NOTES See also Amnesty International's statement Human Rights and Religious Faith, and a discussion of Amnesty in Releasing the Captive from His Chains.
TAGSAmnesty International; Human Rights; Membership of other organizations; Other organizations
CONTENT Dear Bahá'í Friend,

The Universal House of Justice has received your letter of 4 January 1992 seeking guidance on membership by Bahá'ís in the organization Amnesty International. We have been instructed to provide the following reply.

The House of Justice warmly acknowledges your devoted work with the organization since becoming a member in 1981, and it can appreciate your apprehension over learning in a discussion with another Bahá'í that membership by Bahá'ís in Amnesty International is not permitted. There is no question as to the merits and great services rendered by Amnesty International, nor of the parallels between a number of its goals and those of the Bahá'í Faith. However, problems could arise if you, as a member of the organization, were called upon to undertake actions which would be politically hazardous to Bahá'ís residing in other lands, or which conflict with Bahá'í principles.

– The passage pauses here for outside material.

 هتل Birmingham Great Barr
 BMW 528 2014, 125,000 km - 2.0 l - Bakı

As you point out, Amnesty International, from its own viewpoint, is a non-political organization; however, its definition of "politics" is different from that used in the context of Bahá'í teachings. In addition, Amnesty International states that it is opposed to the death penalty in all cases and without reservation, while the law of Bahá'u'lláh expressed in the Kitab-i-Aqdas is that the death penalty is applicable for murder and arson under certain circumstances.

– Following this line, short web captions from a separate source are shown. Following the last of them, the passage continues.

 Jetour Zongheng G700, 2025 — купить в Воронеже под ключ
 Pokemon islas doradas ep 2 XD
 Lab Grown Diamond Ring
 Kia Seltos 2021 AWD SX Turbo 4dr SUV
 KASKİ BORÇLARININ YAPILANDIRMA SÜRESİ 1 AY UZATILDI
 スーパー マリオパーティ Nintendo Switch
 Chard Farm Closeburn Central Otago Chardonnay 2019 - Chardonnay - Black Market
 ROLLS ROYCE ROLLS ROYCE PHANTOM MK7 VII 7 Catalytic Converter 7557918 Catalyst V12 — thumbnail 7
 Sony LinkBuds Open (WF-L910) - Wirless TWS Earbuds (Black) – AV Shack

Even though it is not appropriate for Bahá'ís to become members of Amnesty International, its humanitarian aspects make it possible for Bahá'ís to have friendly relationships with the organization. Thus, Bahá'ís are encouraged to feel free to collaborate as individuals in certain Amnesty International's projects, while retaining the right to abstain from participation in actions which could conflict with Bahá'í principles.

Regarding the enquiry in the penultimate paragraph of your letter, the Universal House of Justice had not established a list of different organizations that the Bahá'í Faith should not support. An important distinction, however is drawn between association with other movements and actual membership. In general Bahá'ís are encouraged to collaborate with all others who are working towards the same goals as the Faith. Bahá'ís are not permitted, however, to be members of certain secret societies, of the religious organizations of other Faiths, of political organizations or, of course, of organizations whose goals are in conflict with the Bahá'í principles. For example, Bahá'ís would gladly work together with Christians in humanitarian activities, but a Bahá'í, believing in Bahá'u'lláh, cannot be a member of a Christian church which believes that Christ has not yet returned.

It is hoped that information provided herein will be of assistance to you in attaining peace of mind and heart over this issue. To this end will the Universal House of Justice offer prayers in the Holy Shrines on your behalf.